ULP-related papers from ISLPED96


Several papers at ISLPED96 dealt with issues related to ULP.

Among those was a new modeling paper (9.3, p.197) by Kai Chen, Yuhua
Cheng, and Chenming Hu of U.C. Berkeley showing how they extended the
bsim3 model to fit better in weak inversion.

Another was a paper (14.2,p.309) by Tadahiro Kuroda et al from Toshiba
reporting measurements that show very few substrate ties are needed in
a back-biased design.  They implemented a PLL, SRAM, and DCT, and
showed little difference between a fully contacted version and a
version contacted only at the edge of the chip. They are including
their back-bias circuits on a gate array which they are going to offer
as a product. Threshold-compensated silicon for ASICs. The win is
tighter design margins, better worst-case performance, and higher
yields, even when practiced with fairly standard thresholds.

Another was a circuits paper (10.3,p.237) by M. Eisle et al of Siemens
on the impact of intra-die parameter variations on path delays. The
message is that the central limit theorem causes the propagation delay
through a long chain of devices to converge toward the mean. Though he
didn't say so, his results suggest sigma_path = sigma_gate/(ld*Vdd/Vt).

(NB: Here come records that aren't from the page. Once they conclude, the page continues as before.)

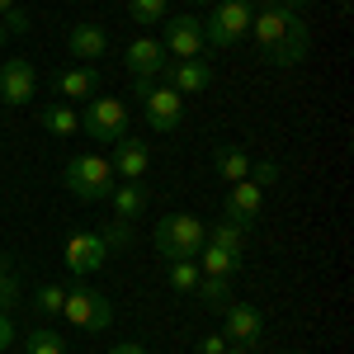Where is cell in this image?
Segmentation results:
<instances>
[{
  "label": "cell",
  "mask_w": 354,
  "mask_h": 354,
  "mask_svg": "<svg viewBox=\"0 0 354 354\" xmlns=\"http://www.w3.org/2000/svg\"><path fill=\"white\" fill-rule=\"evenodd\" d=\"M194 293H198V302H203V307H213V312H222V307L232 302V283H227V279H213V274H203Z\"/></svg>",
  "instance_id": "obj_24"
},
{
  "label": "cell",
  "mask_w": 354,
  "mask_h": 354,
  "mask_svg": "<svg viewBox=\"0 0 354 354\" xmlns=\"http://www.w3.org/2000/svg\"><path fill=\"white\" fill-rule=\"evenodd\" d=\"M66 53L76 57V62H100V57L109 53V38H104L100 24H71L66 28Z\"/></svg>",
  "instance_id": "obj_17"
},
{
  "label": "cell",
  "mask_w": 354,
  "mask_h": 354,
  "mask_svg": "<svg viewBox=\"0 0 354 354\" xmlns=\"http://www.w3.org/2000/svg\"><path fill=\"white\" fill-rule=\"evenodd\" d=\"M104 241H109V245H128V222H118V218H113V232L104 236Z\"/></svg>",
  "instance_id": "obj_34"
},
{
  "label": "cell",
  "mask_w": 354,
  "mask_h": 354,
  "mask_svg": "<svg viewBox=\"0 0 354 354\" xmlns=\"http://www.w3.org/2000/svg\"><path fill=\"white\" fill-rule=\"evenodd\" d=\"M128 15L137 28H156L165 19V0H128Z\"/></svg>",
  "instance_id": "obj_27"
},
{
  "label": "cell",
  "mask_w": 354,
  "mask_h": 354,
  "mask_svg": "<svg viewBox=\"0 0 354 354\" xmlns=\"http://www.w3.org/2000/svg\"><path fill=\"white\" fill-rule=\"evenodd\" d=\"M15 345V322H10V312H0V354Z\"/></svg>",
  "instance_id": "obj_33"
},
{
  "label": "cell",
  "mask_w": 354,
  "mask_h": 354,
  "mask_svg": "<svg viewBox=\"0 0 354 354\" xmlns=\"http://www.w3.org/2000/svg\"><path fill=\"white\" fill-rule=\"evenodd\" d=\"M24 354H66V340H62L57 330L38 326V330H28V335H24Z\"/></svg>",
  "instance_id": "obj_26"
},
{
  "label": "cell",
  "mask_w": 354,
  "mask_h": 354,
  "mask_svg": "<svg viewBox=\"0 0 354 354\" xmlns=\"http://www.w3.org/2000/svg\"><path fill=\"white\" fill-rule=\"evenodd\" d=\"M260 208H265V189L255 185V180H236V185H227V203H222V218L236 222L241 232L255 227L260 218Z\"/></svg>",
  "instance_id": "obj_8"
},
{
  "label": "cell",
  "mask_w": 354,
  "mask_h": 354,
  "mask_svg": "<svg viewBox=\"0 0 354 354\" xmlns=\"http://www.w3.org/2000/svg\"><path fill=\"white\" fill-rule=\"evenodd\" d=\"M81 133L90 142H118V137H128V104L123 100H113V95H95V100H85L81 109Z\"/></svg>",
  "instance_id": "obj_4"
},
{
  "label": "cell",
  "mask_w": 354,
  "mask_h": 354,
  "mask_svg": "<svg viewBox=\"0 0 354 354\" xmlns=\"http://www.w3.org/2000/svg\"><path fill=\"white\" fill-rule=\"evenodd\" d=\"M245 236H250V232H241L236 222H227V218H218V222H213V232H208V241L222 245V250H232V255H241V250H245Z\"/></svg>",
  "instance_id": "obj_25"
},
{
  "label": "cell",
  "mask_w": 354,
  "mask_h": 354,
  "mask_svg": "<svg viewBox=\"0 0 354 354\" xmlns=\"http://www.w3.org/2000/svg\"><path fill=\"white\" fill-rule=\"evenodd\" d=\"M62 317L71 322L76 330H109L113 326V302L100 293V288H90V283H71L66 288V302H62Z\"/></svg>",
  "instance_id": "obj_3"
},
{
  "label": "cell",
  "mask_w": 354,
  "mask_h": 354,
  "mask_svg": "<svg viewBox=\"0 0 354 354\" xmlns=\"http://www.w3.org/2000/svg\"><path fill=\"white\" fill-rule=\"evenodd\" d=\"M161 48L170 62H189V57H203V24L194 15H175V19H161Z\"/></svg>",
  "instance_id": "obj_7"
},
{
  "label": "cell",
  "mask_w": 354,
  "mask_h": 354,
  "mask_svg": "<svg viewBox=\"0 0 354 354\" xmlns=\"http://www.w3.org/2000/svg\"><path fill=\"white\" fill-rule=\"evenodd\" d=\"M222 312H227V326H222V335H227L232 345H255V340L265 335V317H260L250 302H236V298H232Z\"/></svg>",
  "instance_id": "obj_13"
},
{
  "label": "cell",
  "mask_w": 354,
  "mask_h": 354,
  "mask_svg": "<svg viewBox=\"0 0 354 354\" xmlns=\"http://www.w3.org/2000/svg\"><path fill=\"white\" fill-rule=\"evenodd\" d=\"M213 165H218V180H227V185H236V180H250V151L245 147H236V142H222L218 151H213Z\"/></svg>",
  "instance_id": "obj_20"
},
{
  "label": "cell",
  "mask_w": 354,
  "mask_h": 354,
  "mask_svg": "<svg viewBox=\"0 0 354 354\" xmlns=\"http://www.w3.org/2000/svg\"><path fill=\"white\" fill-rule=\"evenodd\" d=\"M250 10H270V5H279V0H245Z\"/></svg>",
  "instance_id": "obj_37"
},
{
  "label": "cell",
  "mask_w": 354,
  "mask_h": 354,
  "mask_svg": "<svg viewBox=\"0 0 354 354\" xmlns=\"http://www.w3.org/2000/svg\"><path fill=\"white\" fill-rule=\"evenodd\" d=\"M0 24H5V33H28V10H19V5H15V10H5V15H0Z\"/></svg>",
  "instance_id": "obj_31"
},
{
  "label": "cell",
  "mask_w": 354,
  "mask_h": 354,
  "mask_svg": "<svg viewBox=\"0 0 354 354\" xmlns=\"http://www.w3.org/2000/svg\"><path fill=\"white\" fill-rule=\"evenodd\" d=\"M38 123H43L53 137H76V133H81V113L71 109V104H43Z\"/></svg>",
  "instance_id": "obj_22"
},
{
  "label": "cell",
  "mask_w": 354,
  "mask_h": 354,
  "mask_svg": "<svg viewBox=\"0 0 354 354\" xmlns=\"http://www.w3.org/2000/svg\"><path fill=\"white\" fill-rule=\"evenodd\" d=\"M250 15L255 10L245 0H218L213 15L198 19L203 24V48H232V43H241L245 33H250Z\"/></svg>",
  "instance_id": "obj_5"
},
{
  "label": "cell",
  "mask_w": 354,
  "mask_h": 354,
  "mask_svg": "<svg viewBox=\"0 0 354 354\" xmlns=\"http://www.w3.org/2000/svg\"><path fill=\"white\" fill-rule=\"evenodd\" d=\"M53 90H57V100L85 104V100L100 95V71L95 66H62V71H53Z\"/></svg>",
  "instance_id": "obj_14"
},
{
  "label": "cell",
  "mask_w": 354,
  "mask_h": 354,
  "mask_svg": "<svg viewBox=\"0 0 354 354\" xmlns=\"http://www.w3.org/2000/svg\"><path fill=\"white\" fill-rule=\"evenodd\" d=\"M109 165H113L118 180H142L147 165H151V151H147V142H137V137H118V142H113Z\"/></svg>",
  "instance_id": "obj_16"
},
{
  "label": "cell",
  "mask_w": 354,
  "mask_h": 354,
  "mask_svg": "<svg viewBox=\"0 0 354 354\" xmlns=\"http://www.w3.org/2000/svg\"><path fill=\"white\" fill-rule=\"evenodd\" d=\"M109 198H113V218L118 222H133L147 213V185L142 180H118Z\"/></svg>",
  "instance_id": "obj_19"
},
{
  "label": "cell",
  "mask_w": 354,
  "mask_h": 354,
  "mask_svg": "<svg viewBox=\"0 0 354 354\" xmlns=\"http://www.w3.org/2000/svg\"><path fill=\"white\" fill-rule=\"evenodd\" d=\"M15 302H19V279L10 270V255L0 250V312H10Z\"/></svg>",
  "instance_id": "obj_29"
},
{
  "label": "cell",
  "mask_w": 354,
  "mask_h": 354,
  "mask_svg": "<svg viewBox=\"0 0 354 354\" xmlns=\"http://www.w3.org/2000/svg\"><path fill=\"white\" fill-rule=\"evenodd\" d=\"M151 90H156V81H147V76H133V95H137V104H142V100H147Z\"/></svg>",
  "instance_id": "obj_35"
},
{
  "label": "cell",
  "mask_w": 354,
  "mask_h": 354,
  "mask_svg": "<svg viewBox=\"0 0 354 354\" xmlns=\"http://www.w3.org/2000/svg\"><path fill=\"white\" fill-rule=\"evenodd\" d=\"M0 113H5V104H0Z\"/></svg>",
  "instance_id": "obj_44"
},
{
  "label": "cell",
  "mask_w": 354,
  "mask_h": 354,
  "mask_svg": "<svg viewBox=\"0 0 354 354\" xmlns=\"http://www.w3.org/2000/svg\"><path fill=\"white\" fill-rule=\"evenodd\" d=\"M142 104H147V128H151V133H175L180 118H185V95L170 90V85H156Z\"/></svg>",
  "instance_id": "obj_10"
},
{
  "label": "cell",
  "mask_w": 354,
  "mask_h": 354,
  "mask_svg": "<svg viewBox=\"0 0 354 354\" xmlns=\"http://www.w3.org/2000/svg\"><path fill=\"white\" fill-rule=\"evenodd\" d=\"M5 38H10V33H5V24H0V48H5Z\"/></svg>",
  "instance_id": "obj_41"
},
{
  "label": "cell",
  "mask_w": 354,
  "mask_h": 354,
  "mask_svg": "<svg viewBox=\"0 0 354 354\" xmlns=\"http://www.w3.org/2000/svg\"><path fill=\"white\" fill-rule=\"evenodd\" d=\"M151 241H156V250H161L165 260H194L203 250V241H208V227L194 213H170V218L156 222Z\"/></svg>",
  "instance_id": "obj_2"
},
{
  "label": "cell",
  "mask_w": 354,
  "mask_h": 354,
  "mask_svg": "<svg viewBox=\"0 0 354 354\" xmlns=\"http://www.w3.org/2000/svg\"><path fill=\"white\" fill-rule=\"evenodd\" d=\"M279 175H283V170H279L274 161H255V165H250V180H255L260 189H270V185H279Z\"/></svg>",
  "instance_id": "obj_30"
},
{
  "label": "cell",
  "mask_w": 354,
  "mask_h": 354,
  "mask_svg": "<svg viewBox=\"0 0 354 354\" xmlns=\"http://www.w3.org/2000/svg\"><path fill=\"white\" fill-rule=\"evenodd\" d=\"M302 57H307V19H298V24L288 28V38H279L274 48H265V62H270V66H279V71L298 66Z\"/></svg>",
  "instance_id": "obj_18"
},
{
  "label": "cell",
  "mask_w": 354,
  "mask_h": 354,
  "mask_svg": "<svg viewBox=\"0 0 354 354\" xmlns=\"http://www.w3.org/2000/svg\"><path fill=\"white\" fill-rule=\"evenodd\" d=\"M194 5H213V0H194Z\"/></svg>",
  "instance_id": "obj_42"
},
{
  "label": "cell",
  "mask_w": 354,
  "mask_h": 354,
  "mask_svg": "<svg viewBox=\"0 0 354 354\" xmlns=\"http://www.w3.org/2000/svg\"><path fill=\"white\" fill-rule=\"evenodd\" d=\"M62 185L71 198H81V203H100V198H109L113 185H118V175H113L109 156H100V151H81V156H71V161L62 165Z\"/></svg>",
  "instance_id": "obj_1"
},
{
  "label": "cell",
  "mask_w": 354,
  "mask_h": 354,
  "mask_svg": "<svg viewBox=\"0 0 354 354\" xmlns=\"http://www.w3.org/2000/svg\"><path fill=\"white\" fill-rule=\"evenodd\" d=\"M5 10H15V0H0V15H5Z\"/></svg>",
  "instance_id": "obj_40"
},
{
  "label": "cell",
  "mask_w": 354,
  "mask_h": 354,
  "mask_svg": "<svg viewBox=\"0 0 354 354\" xmlns=\"http://www.w3.org/2000/svg\"><path fill=\"white\" fill-rule=\"evenodd\" d=\"M227 354H250V345H227Z\"/></svg>",
  "instance_id": "obj_39"
},
{
  "label": "cell",
  "mask_w": 354,
  "mask_h": 354,
  "mask_svg": "<svg viewBox=\"0 0 354 354\" xmlns=\"http://www.w3.org/2000/svg\"><path fill=\"white\" fill-rule=\"evenodd\" d=\"M161 85L180 90V95H203L213 85V62L203 57H189V62H165L161 66Z\"/></svg>",
  "instance_id": "obj_9"
},
{
  "label": "cell",
  "mask_w": 354,
  "mask_h": 354,
  "mask_svg": "<svg viewBox=\"0 0 354 354\" xmlns=\"http://www.w3.org/2000/svg\"><path fill=\"white\" fill-rule=\"evenodd\" d=\"M279 5H283V10H302L307 0H279Z\"/></svg>",
  "instance_id": "obj_38"
},
{
  "label": "cell",
  "mask_w": 354,
  "mask_h": 354,
  "mask_svg": "<svg viewBox=\"0 0 354 354\" xmlns=\"http://www.w3.org/2000/svg\"><path fill=\"white\" fill-rule=\"evenodd\" d=\"M62 260H66V270L85 279V274H95L104 260H109V241H104V232H71L66 245H62Z\"/></svg>",
  "instance_id": "obj_6"
},
{
  "label": "cell",
  "mask_w": 354,
  "mask_h": 354,
  "mask_svg": "<svg viewBox=\"0 0 354 354\" xmlns=\"http://www.w3.org/2000/svg\"><path fill=\"white\" fill-rule=\"evenodd\" d=\"M109 354H147V350H142V345H137V340H118V345H113Z\"/></svg>",
  "instance_id": "obj_36"
},
{
  "label": "cell",
  "mask_w": 354,
  "mask_h": 354,
  "mask_svg": "<svg viewBox=\"0 0 354 354\" xmlns=\"http://www.w3.org/2000/svg\"><path fill=\"white\" fill-rule=\"evenodd\" d=\"M33 90H38L33 62L10 57V62L0 66V100H5V104H28V100H33Z\"/></svg>",
  "instance_id": "obj_12"
},
{
  "label": "cell",
  "mask_w": 354,
  "mask_h": 354,
  "mask_svg": "<svg viewBox=\"0 0 354 354\" xmlns=\"http://www.w3.org/2000/svg\"><path fill=\"white\" fill-rule=\"evenodd\" d=\"M62 302H66V288H62V283H38V288H33V307H38L43 317H62Z\"/></svg>",
  "instance_id": "obj_28"
},
{
  "label": "cell",
  "mask_w": 354,
  "mask_h": 354,
  "mask_svg": "<svg viewBox=\"0 0 354 354\" xmlns=\"http://www.w3.org/2000/svg\"><path fill=\"white\" fill-rule=\"evenodd\" d=\"M123 62H128V76H147V81H156L170 57H165L161 38H133L128 53H123Z\"/></svg>",
  "instance_id": "obj_15"
},
{
  "label": "cell",
  "mask_w": 354,
  "mask_h": 354,
  "mask_svg": "<svg viewBox=\"0 0 354 354\" xmlns=\"http://www.w3.org/2000/svg\"><path fill=\"white\" fill-rule=\"evenodd\" d=\"M227 345H232V340H227L222 330H213V335H203V340H198V354H227Z\"/></svg>",
  "instance_id": "obj_32"
},
{
  "label": "cell",
  "mask_w": 354,
  "mask_h": 354,
  "mask_svg": "<svg viewBox=\"0 0 354 354\" xmlns=\"http://www.w3.org/2000/svg\"><path fill=\"white\" fill-rule=\"evenodd\" d=\"M298 19H302L298 10H283V5L255 10V15H250V38H255V43H260V53H265V48L279 43V38H288V28L298 24Z\"/></svg>",
  "instance_id": "obj_11"
},
{
  "label": "cell",
  "mask_w": 354,
  "mask_h": 354,
  "mask_svg": "<svg viewBox=\"0 0 354 354\" xmlns=\"http://www.w3.org/2000/svg\"><path fill=\"white\" fill-rule=\"evenodd\" d=\"M283 354H302V350H283Z\"/></svg>",
  "instance_id": "obj_43"
},
{
  "label": "cell",
  "mask_w": 354,
  "mask_h": 354,
  "mask_svg": "<svg viewBox=\"0 0 354 354\" xmlns=\"http://www.w3.org/2000/svg\"><path fill=\"white\" fill-rule=\"evenodd\" d=\"M198 279H203V274H198L194 260H165V283H170L175 293H194Z\"/></svg>",
  "instance_id": "obj_23"
},
{
  "label": "cell",
  "mask_w": 354,
  "mask_h": 354,
  "mask_svg": "<svg viewBox=\"0 0 354 354\" xmlns=\"http://www.w3.org/2000/svg\"><path fill=\"white\" fill-rule=\"evenodd\" d=\"M194 265H198V274H213V279H232V274L241 270V255H232V250H222V245L203 241V250L194 255Z\"/></svg>",
  "instance_id": "obj_21"
}]
</instances>
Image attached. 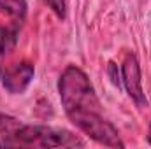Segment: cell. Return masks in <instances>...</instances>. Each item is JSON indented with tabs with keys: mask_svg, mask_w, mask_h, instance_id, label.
I'll return each instance as SVG.
<instances>
[{
	"mask_svg": "<svg viewBox=\"0 0 151 149\" xmlns=\"http://www.w3.org/2000/svg\"><path fill=\"white\" fill-rule=\"evenodd\" d=\"M58 93L63 111L76 128L102 146L116 149L125 148L118 128L106 119L102 112V104L93 84L79 67L69 65L62 72L58 79Z\"/></svg>",
	"mask_w": 151,
	"mask_h": 149,
	"instance_id": "6da1fadb",
	"label": "cell"
},
{
	"mask_svg": "<svg viewBox=\"0 0 151 149\" xmlns=\"http://www.w3.org/2000/svg\"><path fill=\"white\" fill-rule=\"evenodd\" d=\"M84 140L69 130L46 126V125H25L9 139L0 140V148H83Z\"/></svg>",
	"mask_w": 151,
	"mask_h": 149,
	"instance_id": "7a4b0ae2",
	"label": "cell"
},
{
	"mask_svg": "<svg viewBox=\"0 0 151 149\" xmlns=\"http://www.w3.org/2000/svg\"><path fill=\"white\" fill-rule=\"evenodd\" d=\"M121 81L123 86L128 93V97L134 100V104L139 109L148 107V98L142 90V81H141V67L137 62V56L134 53H127L123 65H121Z\"/></svg>",
	"mask_w": 151,
	"mask_h": 149,
	"instance_id": "3957f363",
	"label": "cell"
},
{
	"mask_svg": "<svg viewBox=\"0 0 151 149\" xmlns=\"http://www.w3.org/2000/svg\"><path fill=\"white\" fill-rule=\"evenodd\" d=\"M35 67L32 62L9 63L0 70V82L11 95H21L32 82Z\"/></svg>",
	"mask_w": 151,
	"mask_h": 149,
	"instance_id": "277c9868",
	"label": "cell"
},
{
	"mask_svg": "<svg viewBox=\"0 0 151 149\" xmlns=\"http://www.w3.org/2000/svg\"><path fill=\"white\" fill-rule=\"evenodd\" d=\"M23 23L9 21L7 25H0V70L9 65V58L14 53L18 40H19V30Z\"/></svg>",
	"mask_w": 151,
	"mask_h": 149,
	"instance_id": "5b68a950",
	"label": "cell"
},
{
	"mask_svg": "<svg viewBox=\"0 0 151 149\" xmlns=\"http://www.w3.org/2000/svg\"><path fill=\"white\" fill-rule=\"evenodd\" d=\"M27 0H0V11L11 19L18 23H25L27 18Z\"/></svg>",
	"mask_w": 151,
	"mask_h": 149,
	"instance_id": "8992f818",
	"label": "cell"
},
{
	"mask_svg": "<svg viewBox=\"0 0 151 149\" xmlns=\"http://www.w3.org/2000/svg\"><path fill=\"white\" fill-rule=\"evenodd\" d=\"M21 126H23V121L21 119L0 112V140H5V139L12 137Z\"/></svg>",
	"mask_w": 151,
	"mask_h": 149,
	"instance_id": "52a82bcc",
	"label": "cell"
},
{
	"mask_svg": "<svg viewBox=\"0 0 151 149\" xmlns=\"http://www.w3.org/2000/svg\"><path fill=\"white\" fill-rule=\"evenodd\" d=\"M107 75H109L111 82H113L116 88H121V86H123V81H121V69L116 65V62H113V60L107 63Z\"/></svg>",
	"mask_w": 151,
	"mask_h": 149,
	"instance_id": "ba28073f",
	"label": "cell"
},
{
	"mask_svg": "<svg viewBox=\"0 0 151 149\" xmlns=\"http://www.w3.org/2000/svg\"><path fill=\"white\" fill-rule=\"evenodd\" d=\"M58 18H65V9H67V2L65 0H42Z\"/></svg>",
	"mask_w": 151,
	"mask_h": 149,
	"instance_id": "9c48e42d",
	"label": "cell"
},
{
	"mask_svg": "<svg viewBox=\"0 0 151 149\" xmlns=\"http://www.w3.org/2000/svg\"><path fill=\"white\" fill-rule=\"evenodd\" d=\"M148 144L151 146V125H150V132H148Z\"/></svg>",
	"mask_w": 151,
	"mask_h": 149,
	"instance_id": "30bf717a",
	"label": "cell"
}]
</instances>
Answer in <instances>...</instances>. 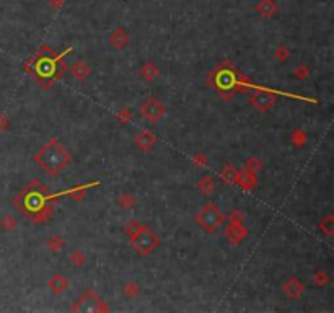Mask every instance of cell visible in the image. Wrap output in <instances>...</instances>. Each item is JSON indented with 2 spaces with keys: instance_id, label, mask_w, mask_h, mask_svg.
<instances>
[{
  "instance_id": "cell-6",
  "label": "cell",
  "mask_w": 334,
  "mask_h": 313,
  "mask_svg": "<svg viewBox=\"0 0 334 313\" xmlns=\"http://www.w3.org/2000/svg\"><path fill=\"white\" fill-rule=\"evenodd\" d=\"M20 198H23V209L26 214L34 212V216H31L33 219L36 217V214L41 212L44 209V198L38 193V191H24Z\"/></svg>"
},
{
  "instance_id": "cell-2",
  "label": "cell",
  "mask_w": 334,
  "mask_h": 313,
  "mask_svg": "<svg viewBox=\"0 0 334 313\" xmlns=\"http://www.w3.org/2000/svg\"><path fill=\"white\" fill-rule=\"evenodd\" d=\"M129 240H131V245L134 247V250L142 256L150 255L152 251L160 245V238L157 237V233L142 224L139 229L129 237Z\"/></svg>"
},
{
  "instance_id": "cell-8",
  "label": "cell",
  "mask_w": 334,
  "mask_h": 313,
  "mask_svg": "<svg viewBox=\"0 0 334 313\" xmlns=\"http://www.w3.org/2000/svg\"><path fill=\"white\" fill-rule=\"evenodd\" d=\"M251 104L259 111H268L274 104V95L268 93V91H256L251 95Z\"/></svg>"
},
{
  "instance_id": "cell-14",
  "label": "cell",
  "mask_w": 334,
  "mask_h": 313,
  "mask_svg": "<svg viewBox=\"0 0 334 313\" xmlns=\"http://www.w3.org/2000/svg\"><path fill=\"white\" fill-rule=\"evenodd\" d=\"M72 75L77 78V80H85L86 77H88L90 73V65L86 62H82V60H78V62H75L72 65Z\"/></svg>"
},
{
  "instance_id": "cell-25",
  "label": "cell",
  "mask_w": 334,
  "mask_h": 313,
  "mask_svg": "<svg viewBox=\"0 0 334 313\" xmlns=\"http://www.w3.org/2000/svg\"><path fill=\"white\" fill-rule=\"evenodd\" d=\"M233 83V78H232V75H228V73H222L220 75V85L222 87H230V85Z\"/></svg>"
},
{
  "instance_id": "cell-28",
  "label": "cell",
  "mask_w": 334,
  "mask_h": 313,
  "mask_svg": "<svg viewBox=\"0 0 334 313\" xmlns=\"http://www.w3.org/2000/svg\"><path fill=\"white\" fill-rule=\"evenodd\" d=\"M7 124H8V121L5 119V116H0V131H2V129L7 126Z\"/></svg>"
},
{
  "instance_id": "cell-11",
  "label": "cell",
  "mask_w": 334,
  "mask_h": 313,
  "mask_svg": "<svg viewBox=\"0 0 334 313\" xmlns=\"http://www.w3.org/2000/svg\"><path fill=\"white\" fill-rule=\"evenodd\" d=\"M47 287L54 294H62L69 287V281L62 274H52V278L47 281Z\"/></svg>"
},
{
  "instance_id": "cell-15",
  "label": "cell",
  "mask_w": 334,
  "mask_h": 313,
  "mask_svg": "<svg viewBox=\"0 0 334 313\" xmlns=\"http://www.w3.org/2000/svg\"><path fill=\"white\" fill-rule=\"evenodd\" d=\"M140 75L145 78L147 82H152L155 80L157 75H158V67L155 64H145L144 67H142L140 70Z\"/></svg>"
},
{
  "instance_id": "cell-23",
  "label": "cell",
  "mask_w": 334,
  "mask_h": 313,
  "mask_svg": "<svg viewBox=\"0 0 334 313\" xmlns=\"http://www.w3.org/2000/svg\"><path fill=\"white\" fill-rule=\"evenodd\" d=\"M222 176H224V180H225L227 183H232V181H235V176H237V171H235L233 167H227L224 171H222Z\"/></svg>"
},
{
  "instance_id": "cell-27",
  "label": "cell",
  "mask_w": 334,
  "mask_h": 313,
  "mask_svg": "<svg viewBox=\"0 0 334 313\" xmlns=\"http://www.w3.org/2000/svg\"><path fill=\"white\" fill-rule=\"evenodd\" d=\"M259 167V163L255 160V158H251V160L248 162V170H251V171H256V168Z\"/></svg>"
},
{
  "instance_id": "cell-18",
  "label": "cell",
  "mask_w": 334,
  "mask_h": 313,
  "mask_svg": "<svg viewBox=\"0 0 334 313\" xmlns=\"http://www.w3.org/2000/svg\"><path fill=\"white\" fill-rule=\"evenodd\" d=\"M0 224H2V229L5 232H11L16 229V219L13 216H3L2 220H0Z\"/></svg>"
},
{
  "instance_id": "cell-16",
  "label": "cell",
  "mask_w": 334,
  "mask_h": 313,
  "mask_svg": "<svg viewBox=\"0 0 334 313\" xmlns=\"http://www.w3.org/2000/svg\"><path fill=\"white\" fill-rule=\"evenodd\" d=\"M258 10H259V13H261L263 16H271L276 11L274 0H263V2L258 5Z\"/></svg>"
},
{
  "instance_id": "cell-17",
  "label": "cell",
  "mask_w": 334,
  "mask_h": 313,
  "mask_svg": "<svg viewBox=\"0 0 334 313\" xmlns=\"http://www.w3.org/2000/svg\"><path fill=\"white\" fill-rule=\"evenodd\" d=\"M199 189L204 194H212L215 189V183L210 176H204L202 180L199 181Z\"/></svg>"
},
{
  "instance_id": "cell-3",
  "label": "cell",
  "mask_w": 334,
  "mask_h": 313,
  "mask_svg": "<svg viewBox=\"0 0 334 313\" xmlns=\"http://www.w3.org/2000/svg\"><path fill=\"white\" fill-rule=\"evenodd\" d=\"M196 224L204 232L215 233L222 227V224H224V214H222L217 204L209 202V204L201 207V211L196 214Z\"/></svg>"
},
{
  "instance_id": "cell-5",
  "label": "cell",
  "mask_w": 334,
  "mask_h": 313,
  "mask_svg": "<svg viewBox=\"0 0 334 313\" xmlns=\"http://www.w3.org/2000/svg\"><path fill=\"white\" fill-rule=\"evenodd\" d=\"M72 310L75 312H101L106 310V307H103V300L96 296L95 292L88 291L83 294V297L78 300L75 307H72Z\"/></svg>"
},
{
  "instance_id": "cell-1",
  "label": "cell",
  "mask_w": 334,
  "mask_h": 313,
  "mask_svg": "<svg viewBox=\"0 0 334 313\" xmlns=\"http://www.w3.org/2000/svg\"><path fill=\"white\" fill-rule=\"evenodd\" d=\"M34 158L42 170L54 176L60 173V171L67 167V163L70 160V155L62 144L57 142V140H51V142H47L42 147Z\"/></svg>"
},
{
  "instance_id": "cell-10",
  "label": "cell",
  "mask_w": 334,
  "mask_h": 313,
  "mask_svg": "<svg viewBox=\"0 0 334 313\" xmlns=\"http://www.w3.org/2000/svg\"><path fill=\"white\" fill-rule=\"evenodd\" d=\"M235 181L238 183L240 188L253 189L256 186V175H255V171H251V170L246 168L243 171H240V173H237V176H235Z\"/></svg>"
},
{
  "instance_id": "cell-22",
  "label": "cell",
  "mask_w": 334,
  "mask_h": 313,
  "mask_svg": "<svg viewBox=\"0 0 334 313\" xmlns=\"http://www.w3.org/2000/svg\"><path fill=\"white\" fill-rule=\"evenodd\" d=\"M70 261H72V265H75V266H83L85 255L82 253V251H73V253L70 255Z\"/></svg>"
},
{
  "instance_id": "cell-26",
  "label": "cell",
  "mask_w": 334,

Another paper I liked even though I don't agree with the conclusion
was 17.4,p.377, David Frank's comparison of high speed voltage-scaled
conventional and adiabatic circuits. He claims that a micropipelined
0.1um TSPC circuit can run at 2GHz at Vdd=0.950V, Vt=0.175V. When it
runs at 500MHz, it is most energy-efficient at Vdd=0.45V, Vt=0.23V,
where it dissipates 200uW.  2N-2N2P, an adiabatic circuit style, on
the other hand, is most efficient at Vdd=0.60V, Vt=0.25V, where it
dissipates only 53uW, about 4x more energy efficient. His analysis
assumes worst-case performance and power conditions. I looked at his
paper carefully, redoing his calculations using the same worst-case
performance and power assumptions, and reach several conclusions:

1) He claims the lowest energy operating point for 500MHz operation is
200uW at Vdd=0.450V, Vt=0.230V. I get the same worst-case performance
at Vdd=0.250V, Vt=0.105V, for only 72uW worst-case power.  I think he
is constrained by Ion/Ioff because TSPC is dynamic.

2) If I use tunability to compensate Vt variations I get the same
worst-case performance at Vdd=0.150V, Vt=0.062V, for only 33uW worst-case.
For tunable circuits I assume Vt_high = Vt+0.015 + 0*Vdd, and
Vt_low = Vt-0.15 + 0*Vdd.

3) in 0.1um CMOS, his micropipelined TSPC circuit should be running at
12GHz, not 2GHz, at Vdd=0.950V, Vt=0.175V. At Vdd=0.150V, Vt=0.062V,
his TSPC circuit should run at 2.4GHz, not 500MHz. At 500MHz, the
lowest energy operating point is Vdd=0.160V, Vt=0.136V, 28uW worst-case.

The reason the supply voltage needs to be higher at lower operating
frequency is that the static power dissipation is a larger fraction of
the total power when the switching frequency is reduced. Ion/Ioff =
ld/a, but the effective logic depth increases when the system runs
slower.

My only point here is that TSPC is a poor choice to compare against
adiabatic because it is dynamic, which forces both Vt and Vdd up to
maintain adequate Ion/Ioff. If he were to have included a static
circuit style, I think he would have discovered that conventional
static logic is more energy efficient than adiabatic even when
the system is running at 22/0.5 = 44x slower than its peak.
...

Another paper, 10.2,p.233, by X.Tang, V.De, and Jim Meindl from
Georgia Tech, predicts 400mV Vt variations in 0.07um technology using
Monte Carlo simulation. If they are right, we will hit the wall very
soon. Subsequent conversations with researchers from IBM and TI
suggest there may be a bug in the result.